What this task involves:
Every line of the material below needs to be copied exactly; omit the pictures.

Provided material:
■ ■ ■ ■ ■ ■ ■

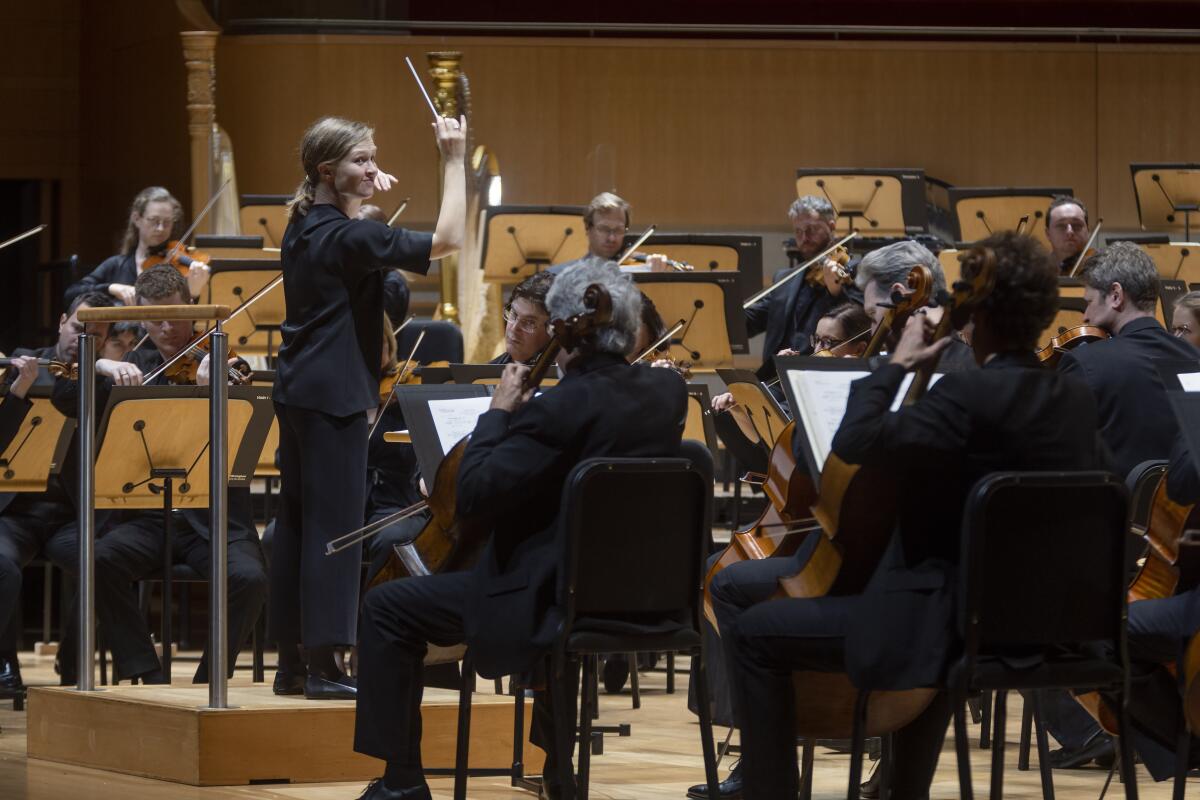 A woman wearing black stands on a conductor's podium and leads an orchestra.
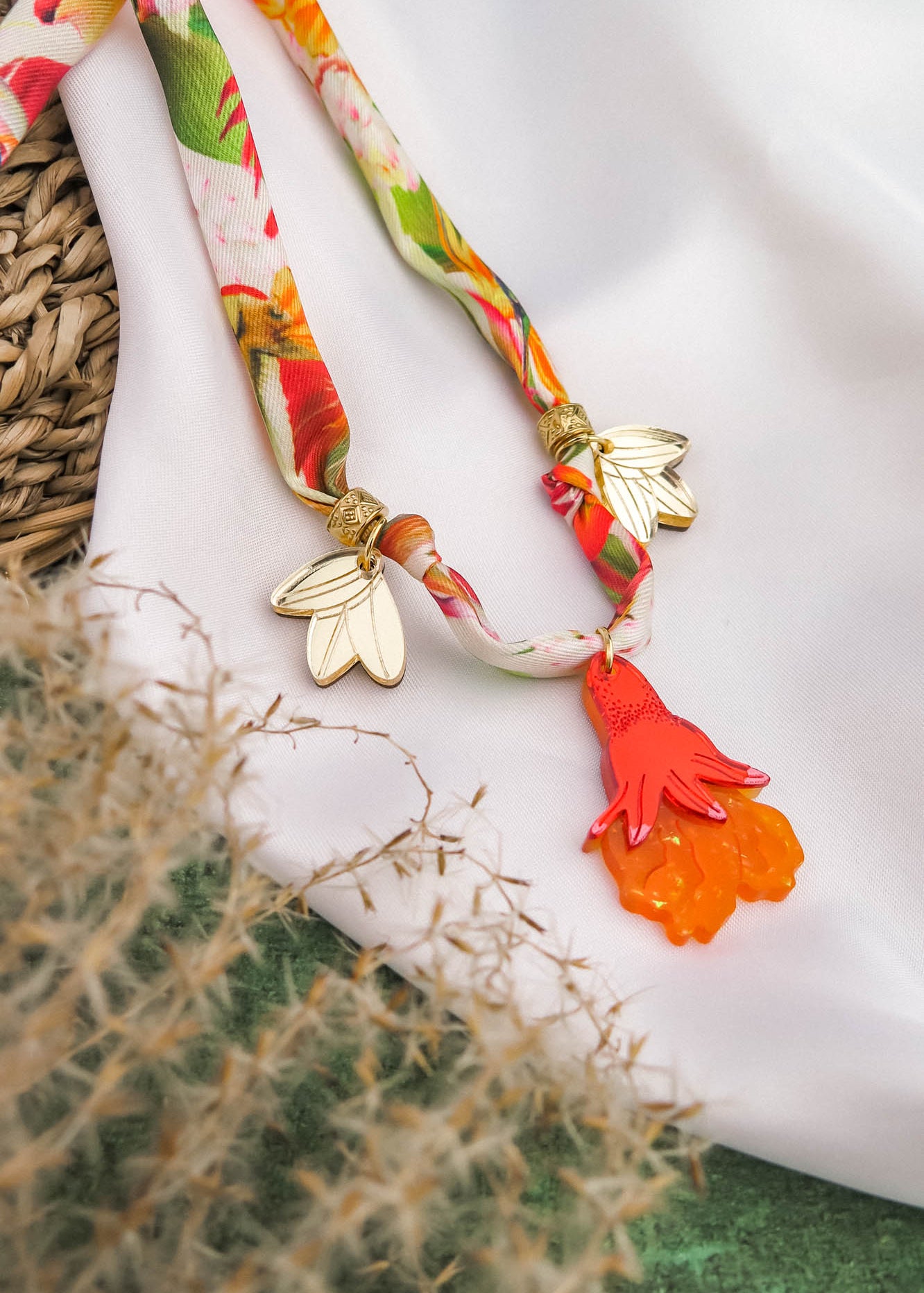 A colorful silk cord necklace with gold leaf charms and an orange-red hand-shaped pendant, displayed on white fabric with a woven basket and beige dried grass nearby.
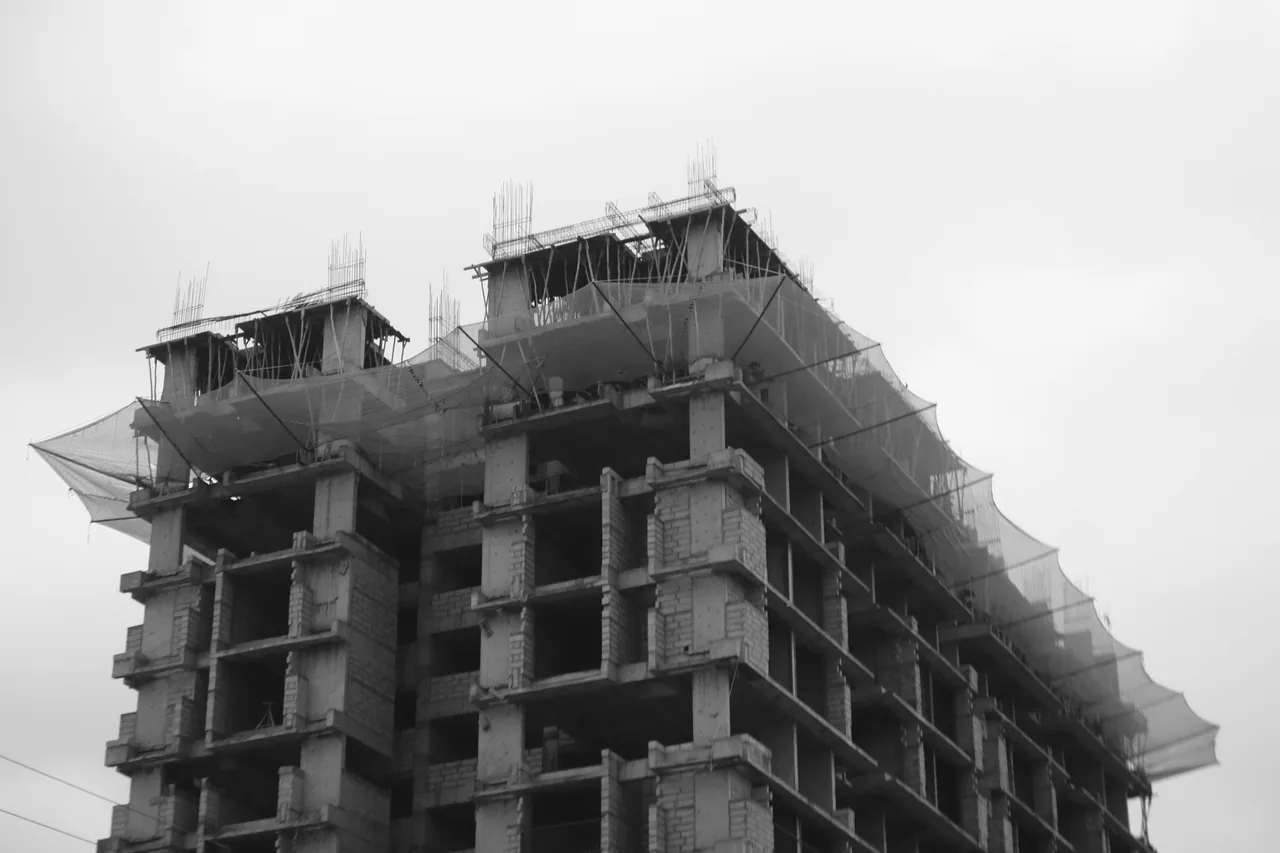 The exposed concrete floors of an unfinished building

■ ■ ■ ■ ■ ■ ■

Reply:
 A woman wearing black stands on a conductor's podium and leads an orchestra.
 A colorful silk cord necklace with gold leaf charms and an orange-red hand-shaped pendant, displayed on white fabric with a woven basket and beige dried grass nearby.
 The exposed concrete floors of an unfinished building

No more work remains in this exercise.